Trois jeunes hommes ont été jugés coupables de brigandage et tentative de brigandage mardi, au tribunal à Porrentruy. Les faits remontent à décembre 2014, à Delémont

Les trois jeunes hommes qui comparaissaient depuis lundi pour avoir agressé des passants une nuit de décembre 2014 à Delémont ont été déclarés coupables de brigandage et de tentative de brigandage (photo : illustration) Les trois jeunes hommes qui comparaissaient depuis lundi pour avoir agressé des passants une nuit de décembre 2014 à Delémont ont été déclarés coupables de brigandage et de tentative de brigandage (photo : illustration)
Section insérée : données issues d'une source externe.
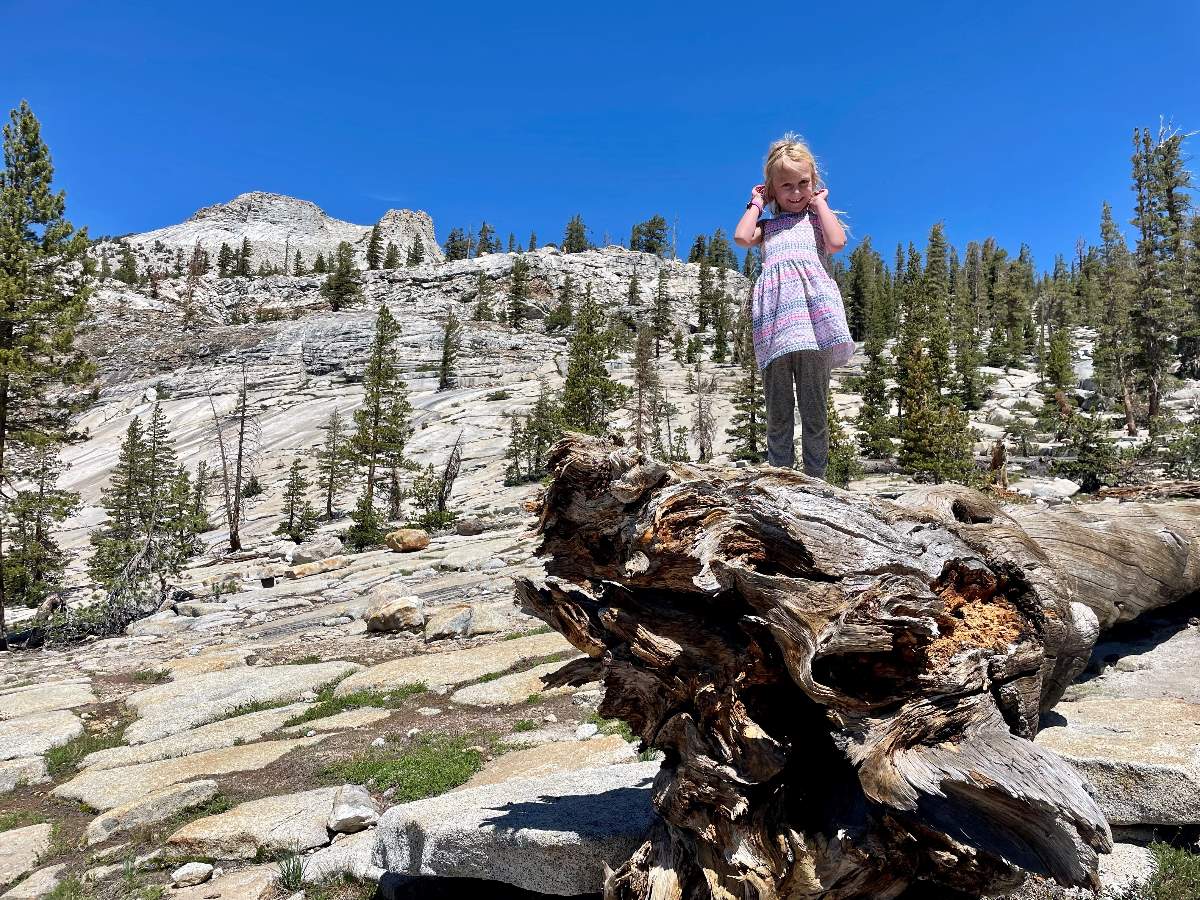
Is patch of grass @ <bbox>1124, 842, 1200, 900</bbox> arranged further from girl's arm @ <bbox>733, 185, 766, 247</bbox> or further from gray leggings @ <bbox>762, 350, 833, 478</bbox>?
girl's arm @ <bbox>733, 185, 766, 247</bbox>

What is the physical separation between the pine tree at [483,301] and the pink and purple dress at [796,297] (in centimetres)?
9274

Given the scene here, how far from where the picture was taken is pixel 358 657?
451 inches

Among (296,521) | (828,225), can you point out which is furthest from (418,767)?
(296,521)

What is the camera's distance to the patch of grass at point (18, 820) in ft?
21.0

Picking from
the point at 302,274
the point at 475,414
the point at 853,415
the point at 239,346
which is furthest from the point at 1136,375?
the point at 302,274

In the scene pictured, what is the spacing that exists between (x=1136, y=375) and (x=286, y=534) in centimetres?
5358

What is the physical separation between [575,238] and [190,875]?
467 ft

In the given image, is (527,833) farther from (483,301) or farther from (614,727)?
(483,301)

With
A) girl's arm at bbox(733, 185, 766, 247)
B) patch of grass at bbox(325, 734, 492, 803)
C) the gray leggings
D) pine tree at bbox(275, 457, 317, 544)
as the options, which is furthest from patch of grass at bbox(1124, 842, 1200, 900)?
pine tree at bbox(275, 457, 317, 544)

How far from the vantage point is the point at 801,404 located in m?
4.54

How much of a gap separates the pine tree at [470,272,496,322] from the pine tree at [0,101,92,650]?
248 ft

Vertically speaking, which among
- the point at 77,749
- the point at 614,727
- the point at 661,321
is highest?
the point at 661,321

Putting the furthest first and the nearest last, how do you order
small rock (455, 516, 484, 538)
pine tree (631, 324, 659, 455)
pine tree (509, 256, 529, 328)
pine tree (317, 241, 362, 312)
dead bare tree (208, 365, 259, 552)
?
pine tree (317, 241, 362, 312), pine tree (509, 256, 529, 328), pine tree (631, 324, 659, 455), dead bare tree (208, 365, 259, 552), small rock (455, 516, 484, 538)

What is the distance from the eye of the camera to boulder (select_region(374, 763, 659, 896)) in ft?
11.4
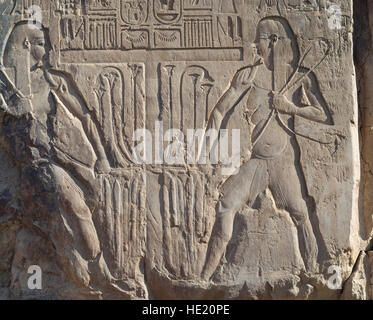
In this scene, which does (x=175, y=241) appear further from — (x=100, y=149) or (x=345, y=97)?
(x=345, y=97)

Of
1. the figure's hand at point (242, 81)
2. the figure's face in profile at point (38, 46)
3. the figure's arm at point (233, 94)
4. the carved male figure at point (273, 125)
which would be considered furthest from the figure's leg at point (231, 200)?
the figure's face in profile at point (38, 46)

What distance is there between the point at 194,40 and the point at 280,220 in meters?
1.45

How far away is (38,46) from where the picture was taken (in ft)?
21.1

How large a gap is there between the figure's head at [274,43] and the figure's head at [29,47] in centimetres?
157

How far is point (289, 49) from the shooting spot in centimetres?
643

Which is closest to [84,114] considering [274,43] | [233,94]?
[233,94]

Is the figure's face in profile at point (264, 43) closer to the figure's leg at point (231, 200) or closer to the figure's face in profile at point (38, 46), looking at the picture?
the figure's leg at point (231, 200)

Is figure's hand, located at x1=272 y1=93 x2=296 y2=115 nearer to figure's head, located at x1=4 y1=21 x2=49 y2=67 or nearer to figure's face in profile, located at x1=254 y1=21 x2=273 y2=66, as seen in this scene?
figure's face in profile, located at x1=254 y1=21 x2=273 y2=66

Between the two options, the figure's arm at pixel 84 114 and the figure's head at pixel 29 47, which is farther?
the figure's head at pixel 29 47

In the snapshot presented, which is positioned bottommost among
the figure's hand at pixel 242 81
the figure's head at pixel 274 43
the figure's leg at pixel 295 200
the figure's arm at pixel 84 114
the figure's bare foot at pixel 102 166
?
the figure's leg at pixel 295 200

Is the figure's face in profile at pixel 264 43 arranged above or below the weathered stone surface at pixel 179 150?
above

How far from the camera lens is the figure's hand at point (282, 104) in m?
6.36

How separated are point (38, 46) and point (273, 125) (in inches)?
71.9

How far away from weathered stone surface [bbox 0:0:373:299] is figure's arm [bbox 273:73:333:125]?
12mm
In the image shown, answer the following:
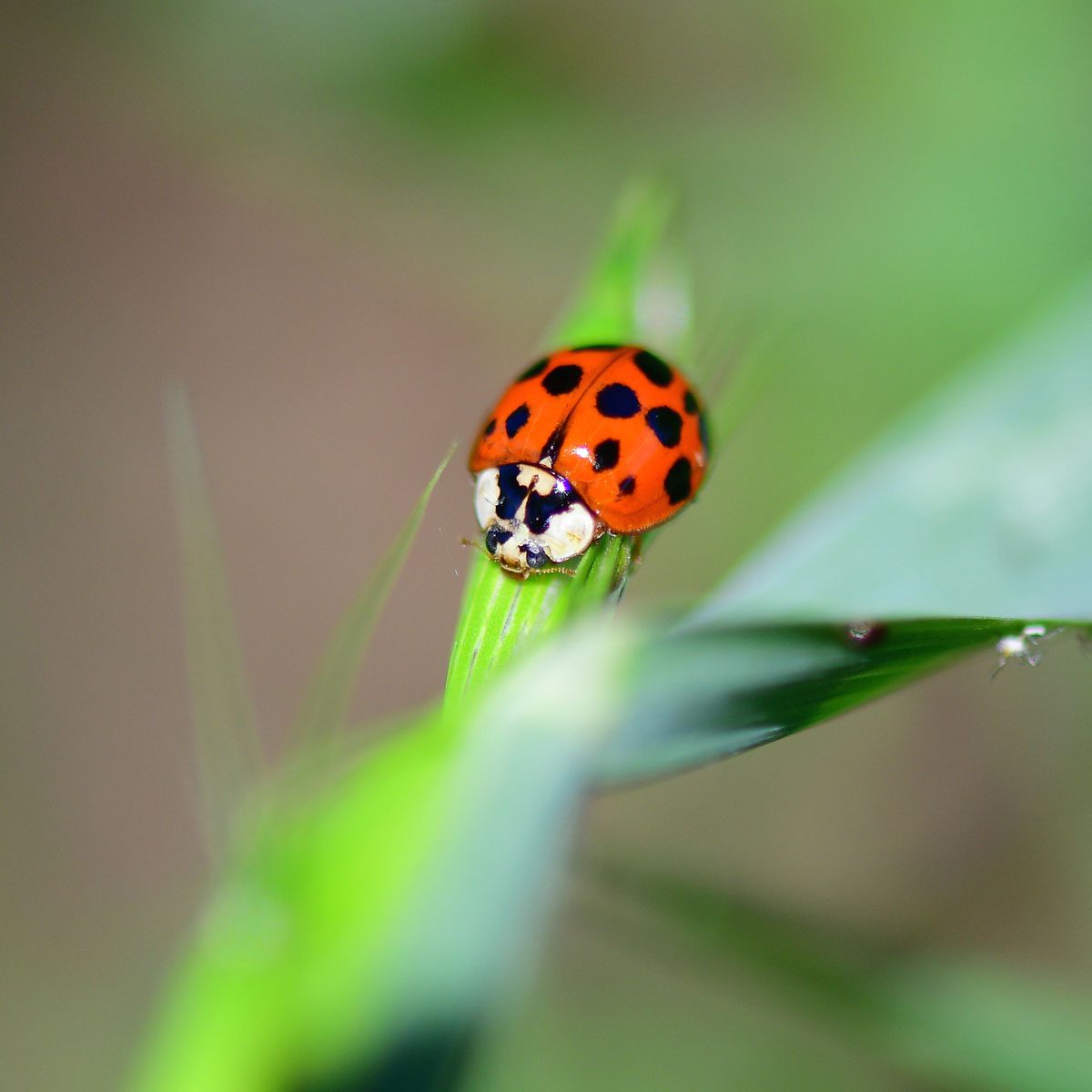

Quatre ans, quatre ans et deux mois, puis cinq ans de prison ferme. Ce sont de lourdes peines qui ont été prononcées par la Cour mardi après-midi, au tribunal pénal à Porrentruy. Les trois jeunes hommes venus de Moutier comparaissaient depuis la veille pour avoir agressé des passants, une nuit de décembre 2014 à Delémont. Ils ont été déclarés coupables de brigandage et de tentative de brigandage.


Des agressions en pleine nuit, plusieurs victimes

« Quelle perfidie, quelle absence particulière de scrupules, une lâcheté extrême » : ce sont les mots forts prononcés par le juge Pascal Chappuis. En rendant le verdict du tribunal, il a insisté sur la gravité des faits : une violence froide, montée en puissance tout au long de cette virée nocturne. D’abord, les prévenus ont réclamé de l’argent, puis ont donné des coups, pris en chasse une victime, et ont fini par en frapper une autre sans même lui parler : les coups de poings et de pieds lui ont valu un séjour à l'hôpital et une incapacité de travail.

Les agresseurs ont agi de manière concertée, organisée, en pleine nuit et s’en sont pris à quatre personnes isolées. Autant de facteurs jugés aggravants par la Cour. Elle note également que chacun des prévenus a assumé un rôle décisif dans le déroulement des faits. Aucune des victimes n'a constaté que l'un des assaillants tentait de modérer les autres.


Récits incohérents et manque de coopération

Les juges ont également noté le manque de coopération des prévenus durant l’enquête : ils n’ont pas semblé une seule fois éprouver de remords, ont menti et rejeté la faute sur les autres. Mais « comment croire quelqu’un qui nie tout, y compris l’évidence ? », s’est interrogé le juge. D'autant que les propos des quatre prévenus, y compris un mineur déjà jugé dans le Jura bernois, forment un récit incohérent.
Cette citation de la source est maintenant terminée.